_Task directions:_ Copies of all lines that contain "model" are needed; take them from the data below.

Collected data entries:
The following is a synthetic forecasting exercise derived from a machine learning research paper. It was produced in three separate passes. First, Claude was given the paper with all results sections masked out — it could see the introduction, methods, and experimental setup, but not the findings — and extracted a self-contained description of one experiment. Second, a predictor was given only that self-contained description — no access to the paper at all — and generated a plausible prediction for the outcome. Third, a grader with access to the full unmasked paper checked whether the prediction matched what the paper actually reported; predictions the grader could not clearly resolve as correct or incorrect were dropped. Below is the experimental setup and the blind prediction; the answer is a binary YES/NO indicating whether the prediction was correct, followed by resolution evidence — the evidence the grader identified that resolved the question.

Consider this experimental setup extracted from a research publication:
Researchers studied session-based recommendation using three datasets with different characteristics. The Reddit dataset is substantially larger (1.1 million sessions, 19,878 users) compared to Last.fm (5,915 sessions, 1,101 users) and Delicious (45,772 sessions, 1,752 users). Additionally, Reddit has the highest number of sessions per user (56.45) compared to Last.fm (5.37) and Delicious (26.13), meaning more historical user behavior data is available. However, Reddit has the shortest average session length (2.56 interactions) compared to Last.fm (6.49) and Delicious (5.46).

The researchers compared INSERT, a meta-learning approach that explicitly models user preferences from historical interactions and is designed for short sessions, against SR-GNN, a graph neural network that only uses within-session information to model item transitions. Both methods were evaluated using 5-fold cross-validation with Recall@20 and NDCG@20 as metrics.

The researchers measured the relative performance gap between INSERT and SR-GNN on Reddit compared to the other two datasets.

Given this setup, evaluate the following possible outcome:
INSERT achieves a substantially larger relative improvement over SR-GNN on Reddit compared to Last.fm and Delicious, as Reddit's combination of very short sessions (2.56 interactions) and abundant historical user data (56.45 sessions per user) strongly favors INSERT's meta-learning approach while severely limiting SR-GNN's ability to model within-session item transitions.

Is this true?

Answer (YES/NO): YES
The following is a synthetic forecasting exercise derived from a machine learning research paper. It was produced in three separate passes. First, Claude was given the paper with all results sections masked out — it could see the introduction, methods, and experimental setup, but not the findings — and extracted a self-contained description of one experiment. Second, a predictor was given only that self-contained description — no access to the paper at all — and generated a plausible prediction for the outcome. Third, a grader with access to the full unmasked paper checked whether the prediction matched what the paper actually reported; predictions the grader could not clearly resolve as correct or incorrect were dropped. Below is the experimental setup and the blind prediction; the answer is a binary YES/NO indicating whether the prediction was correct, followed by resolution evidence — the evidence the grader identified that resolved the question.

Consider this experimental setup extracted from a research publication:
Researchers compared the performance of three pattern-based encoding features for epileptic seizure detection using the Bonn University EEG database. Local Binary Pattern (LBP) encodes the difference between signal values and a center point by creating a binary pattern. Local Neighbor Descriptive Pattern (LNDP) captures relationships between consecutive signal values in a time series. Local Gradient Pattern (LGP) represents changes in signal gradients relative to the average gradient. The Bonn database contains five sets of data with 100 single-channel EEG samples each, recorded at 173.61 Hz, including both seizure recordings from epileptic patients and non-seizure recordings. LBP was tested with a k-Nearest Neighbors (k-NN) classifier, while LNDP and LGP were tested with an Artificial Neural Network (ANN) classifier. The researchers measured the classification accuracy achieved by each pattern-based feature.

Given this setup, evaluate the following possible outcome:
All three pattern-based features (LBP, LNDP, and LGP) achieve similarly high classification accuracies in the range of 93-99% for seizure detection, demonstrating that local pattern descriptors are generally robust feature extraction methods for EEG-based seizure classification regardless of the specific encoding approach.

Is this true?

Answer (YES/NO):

_Answer for the task:_
The researchers compared INSERT, a meta-learning approach that explicitly models user preferences from historical interactions and is designed for short sessions, against SR-GNN, a graph neural network that only uses within-session information to model item transitions. Both methods were evaluated using 5-fold cross-validation with Recall@20 and NDCG@20 as metrics.
INSERT achieves a substantially larger relative improvement over SR-GNN on Reddit compared to Last.fm and Delicious, as Reddit's combination of very short sessions (2.56 interactions) and abundant historical user data (56.45 sessions per user) strongly favors INSERT's meta-learning approach while severely limiting SR-GNN's ability to model within-session item transitions.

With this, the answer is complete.